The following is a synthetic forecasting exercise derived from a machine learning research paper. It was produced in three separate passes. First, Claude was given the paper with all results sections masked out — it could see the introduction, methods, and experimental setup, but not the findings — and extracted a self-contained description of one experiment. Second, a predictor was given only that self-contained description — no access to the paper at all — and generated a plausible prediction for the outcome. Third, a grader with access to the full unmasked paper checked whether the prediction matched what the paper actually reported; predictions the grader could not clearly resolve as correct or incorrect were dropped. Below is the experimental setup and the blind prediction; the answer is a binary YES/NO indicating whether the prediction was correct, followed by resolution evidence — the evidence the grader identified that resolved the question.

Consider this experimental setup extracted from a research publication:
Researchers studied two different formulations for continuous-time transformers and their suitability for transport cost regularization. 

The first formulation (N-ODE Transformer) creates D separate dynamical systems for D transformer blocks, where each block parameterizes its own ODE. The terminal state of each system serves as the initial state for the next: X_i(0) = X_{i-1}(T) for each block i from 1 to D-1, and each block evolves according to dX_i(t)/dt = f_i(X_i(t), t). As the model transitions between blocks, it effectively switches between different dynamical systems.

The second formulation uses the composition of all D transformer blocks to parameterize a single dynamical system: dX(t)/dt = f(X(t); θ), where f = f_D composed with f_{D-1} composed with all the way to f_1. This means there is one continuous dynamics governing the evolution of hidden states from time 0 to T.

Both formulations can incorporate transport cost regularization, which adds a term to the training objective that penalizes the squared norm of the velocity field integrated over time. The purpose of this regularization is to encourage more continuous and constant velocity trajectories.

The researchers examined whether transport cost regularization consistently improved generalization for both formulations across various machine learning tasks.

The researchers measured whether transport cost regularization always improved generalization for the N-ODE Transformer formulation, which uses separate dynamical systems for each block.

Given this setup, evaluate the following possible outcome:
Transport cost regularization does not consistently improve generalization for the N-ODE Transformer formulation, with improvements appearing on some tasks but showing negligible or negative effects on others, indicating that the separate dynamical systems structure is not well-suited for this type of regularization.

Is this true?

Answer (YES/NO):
★ ★ ★
# Exercise prompt:
In the listing above, find the line containing "Consider this experimental" and the line containing "Researchers studied two", then retype both and every line between them exactly, with nothing else.

# Result for this exercise:
Consider this experimental setup extracted from a research publication:
Researchers studied two different formulations for continuous-time transformers and their suitability for transport cost regularization. 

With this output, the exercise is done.